__Brano proposto__.
◆ ◆ ◆ ◆ ◆

Ciò che nessun potere può toglierci

Se la vita è totalmente donata, anche l'uomo privato di tutto non è mai schiavo di alcuna menzogna. L'attualità della lezione di Aleksandr Solženicyn citato da don Giussani nell'ottavo capitolo de "Il senso religioso"
Adriano Dell'Asta

Una giornata di Ivan Denisovič e La casa di Matriona, l’Arcipelago Gulag e La ruota rossa: l’infinitamente piccolo dei due primi racconti e l’infinitamente grande dei due possenti affreschi storici coi quali Aleksandr Solženicyn ricostruiva la storia dei campi di concentramento sovietici e quella della rivoluzione del 1917 con il dramma che l’aveva preparata. Nei due racconti, invece, il grande scrittore russo (premio Nobel per la letteratura nel 1970) narrava la storia di un uomo e di una donna di cui ci faceva riscoprire la grandezza e la dignità: da una parte la sorprendente grandezza di Ivan Denisovič, un semplice detenuto di un campo staliniano che era riuscito a conservare la propria libertà e la propria anima anche in un lager, un luogo fatto apposta per distruggere l’umanità («devi essere contento di essere in prigione – gli dice un altro detenuto, che come lui non aveva ceduto – perché qui hai tutto il tempo di pensare all’anima»); dall’altra l’inimmaginabile dignità di Matriona, una povera contadina che tutti consideravano stupida e con un passato per nulla irreprensibile e che invece, dopo la morte, si era rivelata «il giusto senza del qual non vive il villaggio, né la città né tutta la terra nostra».

◆ ◆ ◆ ◆ ◆

__Dati__.
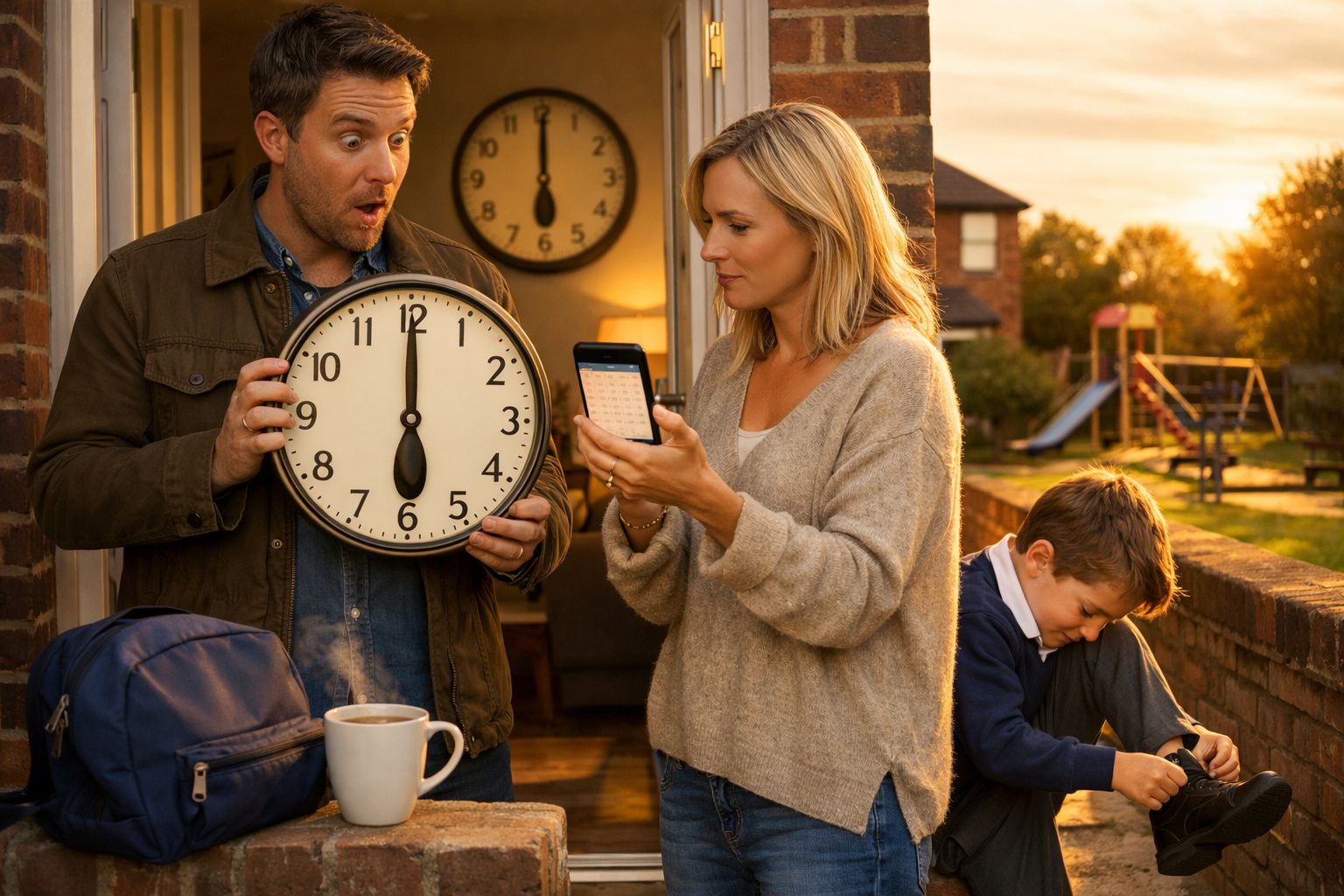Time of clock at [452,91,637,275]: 6:00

◆ ◆ ◆ ◆ ◆

__Cosa devi fare__.
Riprendi il brano su Aleksandr Solženicyn e proseguilo dopo l'ultima frase riportata.

__Risposta scritta__.
Citato nell’ottavo capitolo del Il senso religioso, dove don Giussani ci fa cogliere la tragedia di un uomo che, avendo smarrito l’«interezza dei suoi fattori», perde se stesso, Solženicyn documenta invece una possibilità di resistenza alla presa del potere, il potere nella sua forma più estrema, quella del totalitarismo sovietico, che lo scrittore aveva imparato a conoscere sin dall’inizio (era nato nel 1918) e che avrebbe segnato tutta la sua vita, prima affascinandolo col sogno di un mondo nuovo, poi respingendolo con la pratica di una violenza omicida, poi trasformandolo in un suo irriducibile oppositore (otto anni di campo a partire dal 1945, l’esilio dopo il 1974), e finendo col soccombere. Solženicyn, invece, gli sarebbe sopravvissuto, tornando in patria nel 1994 e assistendo (sino alla morte avvenuta nel 2008) al suo faticoso percorso verso un’incompiuta democratizzazione.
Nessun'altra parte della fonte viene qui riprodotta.